**GIVEN TASK A:** Pick out each line in the rows below that contains the word "further" and copy those lines in full.

## START TEXT PROVIDED

Working with documents
Contents
- 1. Add a new feature to a document
- 2. Does the document already have this feature?
- 3. Remove a feature from a document
- 4. Get the value of an existing feature on a document and add it as the value of a new feature
- 5. Get string content and add it as a feature value
- 6. Alternatively, you can just do:
- 7. Get string content and add it as a feature value (if you're working with a set not an annotation)
- 8. Or alternatively,
- 9. Or the easy way (add an annotation called Fish with feature called "text" whose value is the string)
- 10. You can also do
1. Add a new feature to a document
doc.getFeatures().put("genre", "email");
2. Does the document already have this feature?
boolean genreAlreadyAssigned = doc.getFeatures().containsKey("genre");
3. Remove a feature from a document
doc.getFeatures().remove("genre");
4. Get the value of an existing feature on a document and add it as the value of a new feature
Rule: pick
(
{Token.category==000}
):pat
-->
{
// gets the annotationSets and annotations for each label
gate.AnnotationSet patSet = (gate.AnnotationSet)bindings.get("pat");
gate.Annotation patAnn = (gate.Annotation)patSet.iterator().next();
// create FeatureMap to hold new features
gate.FeatureMap features = Factory.newFeatureMap();
// get value of feature from Token.category and add it
// as the value to a new feature Cat
features.put("Cat", patAnn.getFeatures().get("category"));
// add a rule feature (just in case)
features.put("rule", "pick");
// create new annotation Hebbes with the features created
annotations.add(patSet.firstNode(), patSet.lastNode(), "Hebbes",
features);
}
5. Get string content and add it as a feature value
try{
String content = doc.getContent().getContent(ann.getStartNode().getOffset(),
ann.getEndNode().getOffset()).toString();
// add the string as the value of the feature "string"
features.put("string", content);
// create a new annotation called "Annotation"
annotations.add(annSet.firstNode(), annSet.lastNode(), "Annotation",
features);
}catch(InvalidOffsetException ioe){
//this should never happen
throw new GateRuntimeException(ioe);
}
6. Alternatively, you can just do:
String content = gate.Utils.stringFor(doc, ann);
features.put("string", content);
7. Get string content and add it as a feature value (if you're working with a set not an annotation)
Replace the first part with:
String content = doc.getContent().getContent(annSet.firstNode().getOffset(),
annSet.lastNode().getOffset()).toString();
8. Or alternatively,
String content = gate.Utils.stringFor(doc, annSet);
features.put("string", content);
9. Or the easy way (add an annotation called Fish with feature called "text" whose value is the string)
({Lookup}):match
-->
:match =Fish = {text = :match.Fish@cleanString}
10. You can also do
({Lookup}):match
-->
:match =Fish = {text = :match@cleanString}

## END TEXT PROVIDED
## START PROVIDED INFORMATION

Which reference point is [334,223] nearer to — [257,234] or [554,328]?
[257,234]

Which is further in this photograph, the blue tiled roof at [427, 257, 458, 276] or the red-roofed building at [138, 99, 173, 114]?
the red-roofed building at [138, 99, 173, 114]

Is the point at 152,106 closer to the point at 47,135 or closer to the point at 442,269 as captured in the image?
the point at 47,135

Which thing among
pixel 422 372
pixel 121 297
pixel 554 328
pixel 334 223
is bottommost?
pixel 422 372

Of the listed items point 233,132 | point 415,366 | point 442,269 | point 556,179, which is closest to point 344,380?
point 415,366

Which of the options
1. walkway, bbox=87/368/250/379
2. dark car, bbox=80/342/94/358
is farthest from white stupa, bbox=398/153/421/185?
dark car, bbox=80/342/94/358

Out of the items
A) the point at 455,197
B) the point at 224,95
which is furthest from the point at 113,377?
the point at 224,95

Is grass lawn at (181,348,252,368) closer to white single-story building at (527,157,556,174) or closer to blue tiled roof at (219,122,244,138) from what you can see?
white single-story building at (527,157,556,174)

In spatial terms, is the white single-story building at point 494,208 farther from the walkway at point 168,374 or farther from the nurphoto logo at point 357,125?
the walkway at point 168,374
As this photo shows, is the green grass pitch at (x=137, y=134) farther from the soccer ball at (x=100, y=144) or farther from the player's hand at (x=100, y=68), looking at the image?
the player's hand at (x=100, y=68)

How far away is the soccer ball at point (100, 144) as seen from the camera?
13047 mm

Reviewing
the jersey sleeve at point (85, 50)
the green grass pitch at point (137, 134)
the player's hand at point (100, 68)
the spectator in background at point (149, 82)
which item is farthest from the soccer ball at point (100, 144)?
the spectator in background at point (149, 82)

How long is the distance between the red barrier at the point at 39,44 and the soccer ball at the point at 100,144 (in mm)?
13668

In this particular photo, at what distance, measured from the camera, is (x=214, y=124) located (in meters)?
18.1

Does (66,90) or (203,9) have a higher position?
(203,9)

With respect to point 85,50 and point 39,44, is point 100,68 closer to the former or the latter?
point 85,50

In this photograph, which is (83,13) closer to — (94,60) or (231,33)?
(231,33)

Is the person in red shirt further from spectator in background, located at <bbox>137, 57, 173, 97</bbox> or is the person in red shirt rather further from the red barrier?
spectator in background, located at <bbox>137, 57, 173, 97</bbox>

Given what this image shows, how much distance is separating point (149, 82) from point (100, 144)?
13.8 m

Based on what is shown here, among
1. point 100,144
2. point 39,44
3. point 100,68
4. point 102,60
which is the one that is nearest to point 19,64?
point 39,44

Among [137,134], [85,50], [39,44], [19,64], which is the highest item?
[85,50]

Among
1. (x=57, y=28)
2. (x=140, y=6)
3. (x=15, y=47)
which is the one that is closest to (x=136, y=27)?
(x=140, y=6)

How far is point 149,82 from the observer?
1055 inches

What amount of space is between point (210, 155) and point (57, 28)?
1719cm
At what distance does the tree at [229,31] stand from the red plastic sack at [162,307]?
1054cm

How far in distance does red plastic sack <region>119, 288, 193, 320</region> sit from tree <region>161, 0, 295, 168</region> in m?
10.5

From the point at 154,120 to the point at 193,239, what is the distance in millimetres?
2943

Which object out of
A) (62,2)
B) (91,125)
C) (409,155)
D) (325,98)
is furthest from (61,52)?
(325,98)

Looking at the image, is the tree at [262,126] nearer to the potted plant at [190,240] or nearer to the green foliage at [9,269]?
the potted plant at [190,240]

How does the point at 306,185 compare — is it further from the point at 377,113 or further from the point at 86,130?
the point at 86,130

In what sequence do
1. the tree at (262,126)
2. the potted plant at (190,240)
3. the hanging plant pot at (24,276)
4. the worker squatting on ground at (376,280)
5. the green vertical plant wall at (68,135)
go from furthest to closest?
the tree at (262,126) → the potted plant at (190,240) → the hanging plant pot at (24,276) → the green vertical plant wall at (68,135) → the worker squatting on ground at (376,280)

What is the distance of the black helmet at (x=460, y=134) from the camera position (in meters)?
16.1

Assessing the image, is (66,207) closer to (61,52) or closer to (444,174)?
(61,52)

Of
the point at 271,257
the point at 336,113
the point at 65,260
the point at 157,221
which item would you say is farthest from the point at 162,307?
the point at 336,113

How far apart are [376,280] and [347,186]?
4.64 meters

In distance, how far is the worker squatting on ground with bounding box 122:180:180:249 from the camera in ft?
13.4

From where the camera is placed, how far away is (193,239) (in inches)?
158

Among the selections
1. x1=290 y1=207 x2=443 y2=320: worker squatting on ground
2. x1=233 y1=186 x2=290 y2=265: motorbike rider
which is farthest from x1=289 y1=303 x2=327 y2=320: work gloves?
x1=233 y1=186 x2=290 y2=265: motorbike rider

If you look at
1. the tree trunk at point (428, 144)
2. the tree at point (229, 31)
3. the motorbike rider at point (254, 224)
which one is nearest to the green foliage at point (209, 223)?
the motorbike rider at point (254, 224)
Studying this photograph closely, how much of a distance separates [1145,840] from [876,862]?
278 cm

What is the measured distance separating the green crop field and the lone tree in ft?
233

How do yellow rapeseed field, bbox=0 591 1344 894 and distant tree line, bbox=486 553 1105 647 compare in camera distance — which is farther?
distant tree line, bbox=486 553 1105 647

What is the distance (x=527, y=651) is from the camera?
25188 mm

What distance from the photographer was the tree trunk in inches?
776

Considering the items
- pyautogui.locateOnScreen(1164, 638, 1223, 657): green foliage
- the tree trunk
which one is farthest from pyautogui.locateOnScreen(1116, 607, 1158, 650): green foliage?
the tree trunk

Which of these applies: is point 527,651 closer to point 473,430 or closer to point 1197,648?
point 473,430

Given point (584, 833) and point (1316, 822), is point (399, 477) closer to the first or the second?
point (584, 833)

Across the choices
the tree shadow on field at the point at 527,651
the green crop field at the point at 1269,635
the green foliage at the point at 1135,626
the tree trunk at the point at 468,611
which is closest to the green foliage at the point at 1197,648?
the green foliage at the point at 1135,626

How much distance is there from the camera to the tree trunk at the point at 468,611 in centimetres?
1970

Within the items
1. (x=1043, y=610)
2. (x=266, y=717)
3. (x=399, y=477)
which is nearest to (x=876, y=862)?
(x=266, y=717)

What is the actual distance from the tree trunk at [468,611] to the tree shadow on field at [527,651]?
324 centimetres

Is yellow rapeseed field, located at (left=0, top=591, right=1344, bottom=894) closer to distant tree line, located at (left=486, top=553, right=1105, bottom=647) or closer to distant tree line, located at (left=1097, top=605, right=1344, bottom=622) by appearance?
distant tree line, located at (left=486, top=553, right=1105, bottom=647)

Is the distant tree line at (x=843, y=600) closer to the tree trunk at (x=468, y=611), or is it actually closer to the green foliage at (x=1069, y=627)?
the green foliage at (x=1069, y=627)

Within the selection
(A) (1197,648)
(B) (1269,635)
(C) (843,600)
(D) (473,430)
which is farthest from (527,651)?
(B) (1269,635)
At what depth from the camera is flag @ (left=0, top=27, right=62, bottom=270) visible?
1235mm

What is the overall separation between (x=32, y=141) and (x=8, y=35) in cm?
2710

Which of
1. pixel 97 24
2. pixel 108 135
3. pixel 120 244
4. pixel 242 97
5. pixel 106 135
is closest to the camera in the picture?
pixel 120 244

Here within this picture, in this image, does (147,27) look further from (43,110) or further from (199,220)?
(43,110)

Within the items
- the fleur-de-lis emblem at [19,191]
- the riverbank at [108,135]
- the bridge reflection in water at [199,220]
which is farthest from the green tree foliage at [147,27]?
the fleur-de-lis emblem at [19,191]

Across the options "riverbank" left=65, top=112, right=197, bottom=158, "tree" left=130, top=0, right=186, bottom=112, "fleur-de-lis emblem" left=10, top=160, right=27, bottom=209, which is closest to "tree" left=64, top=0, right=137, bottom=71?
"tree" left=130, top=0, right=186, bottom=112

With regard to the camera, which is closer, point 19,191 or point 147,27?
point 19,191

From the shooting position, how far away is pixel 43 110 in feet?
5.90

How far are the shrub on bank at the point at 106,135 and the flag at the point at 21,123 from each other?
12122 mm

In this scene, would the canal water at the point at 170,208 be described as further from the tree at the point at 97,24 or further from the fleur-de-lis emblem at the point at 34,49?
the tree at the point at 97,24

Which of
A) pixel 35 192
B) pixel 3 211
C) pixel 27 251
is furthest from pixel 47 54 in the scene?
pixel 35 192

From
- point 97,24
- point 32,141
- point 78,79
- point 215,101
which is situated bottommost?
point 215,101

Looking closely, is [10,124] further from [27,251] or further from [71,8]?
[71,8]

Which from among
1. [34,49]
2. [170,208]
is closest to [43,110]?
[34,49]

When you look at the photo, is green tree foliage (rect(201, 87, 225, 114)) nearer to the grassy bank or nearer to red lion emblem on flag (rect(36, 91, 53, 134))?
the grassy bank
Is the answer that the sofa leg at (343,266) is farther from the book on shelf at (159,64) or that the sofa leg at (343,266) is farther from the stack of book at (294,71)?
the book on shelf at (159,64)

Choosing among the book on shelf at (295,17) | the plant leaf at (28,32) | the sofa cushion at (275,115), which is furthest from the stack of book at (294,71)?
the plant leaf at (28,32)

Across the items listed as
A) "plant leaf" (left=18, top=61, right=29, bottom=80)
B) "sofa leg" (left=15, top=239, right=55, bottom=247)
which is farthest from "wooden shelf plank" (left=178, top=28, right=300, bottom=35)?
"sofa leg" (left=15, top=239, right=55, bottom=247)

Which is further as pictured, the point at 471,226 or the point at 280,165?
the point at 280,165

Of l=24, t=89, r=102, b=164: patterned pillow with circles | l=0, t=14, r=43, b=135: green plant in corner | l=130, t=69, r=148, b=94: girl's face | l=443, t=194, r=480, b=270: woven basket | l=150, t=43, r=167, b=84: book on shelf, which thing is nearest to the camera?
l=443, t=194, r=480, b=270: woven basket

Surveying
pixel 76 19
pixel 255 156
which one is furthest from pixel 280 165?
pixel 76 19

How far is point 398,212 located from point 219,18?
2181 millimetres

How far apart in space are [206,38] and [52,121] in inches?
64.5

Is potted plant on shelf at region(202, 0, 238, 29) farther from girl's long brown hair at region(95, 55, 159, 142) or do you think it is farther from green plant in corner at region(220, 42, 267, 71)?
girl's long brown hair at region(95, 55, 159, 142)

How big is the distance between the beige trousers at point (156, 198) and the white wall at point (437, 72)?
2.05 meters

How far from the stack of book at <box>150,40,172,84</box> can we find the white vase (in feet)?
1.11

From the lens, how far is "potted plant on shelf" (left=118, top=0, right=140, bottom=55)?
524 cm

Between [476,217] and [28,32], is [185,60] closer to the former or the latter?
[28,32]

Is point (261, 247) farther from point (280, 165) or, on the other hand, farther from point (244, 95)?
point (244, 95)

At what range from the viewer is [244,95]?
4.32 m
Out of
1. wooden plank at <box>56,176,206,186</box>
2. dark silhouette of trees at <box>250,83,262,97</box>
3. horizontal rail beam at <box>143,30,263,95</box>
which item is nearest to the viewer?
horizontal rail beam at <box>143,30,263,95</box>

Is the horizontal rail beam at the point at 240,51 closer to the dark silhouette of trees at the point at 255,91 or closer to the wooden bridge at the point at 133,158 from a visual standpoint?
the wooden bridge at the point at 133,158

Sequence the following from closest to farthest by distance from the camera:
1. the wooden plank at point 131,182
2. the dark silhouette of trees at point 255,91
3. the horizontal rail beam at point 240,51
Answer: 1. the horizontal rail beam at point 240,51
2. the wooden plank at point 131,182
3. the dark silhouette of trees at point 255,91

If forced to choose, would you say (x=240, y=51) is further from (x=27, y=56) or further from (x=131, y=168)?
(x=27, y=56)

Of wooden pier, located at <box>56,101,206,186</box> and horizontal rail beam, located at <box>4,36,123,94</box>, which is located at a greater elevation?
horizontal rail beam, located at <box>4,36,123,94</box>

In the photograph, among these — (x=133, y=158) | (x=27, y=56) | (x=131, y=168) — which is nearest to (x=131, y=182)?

## END PROVIDED INFORMATION

**GIVEN TASK B:** From the page on working with documents, list the names given to the new annotations that its code creates.

**EXPECTED OUTPUT A:**
Which is further in this photograph, the blue tiled roof at [427, 257, 458, 276] or the red-roofed building at [138, 99, 173, 114]?
Is the person in red shirt further from spectator in background, located at <bbox>137, 57, 173, 97</bbox> or is the person in red shirt rather further from the red barrier?
How does the point at 306,185 compare — is it further from the point at 377,113 or further from the point at 86,130?
Here within this picture, in this image, does (147,27) look further from (43,110) or further from (199,220)?
In this scene, would the canal water at the point at 170,208 be described as further from the tree at the point at 97,24 or further from the fleur-de-lis emblem at the point at 34,49?
Looking closely, is [10,124] further from [27,251] or further from [71,8]?
Which is further as pictured, the point at 471,226 or the point at 280,165?
If forced to choose, would you say (x=240, y=51) is further from (x=27, y=56) or further from (x=131, y=168)?

**EXPECTED OUTPUT B:**
Hebbes
Annotation
Fish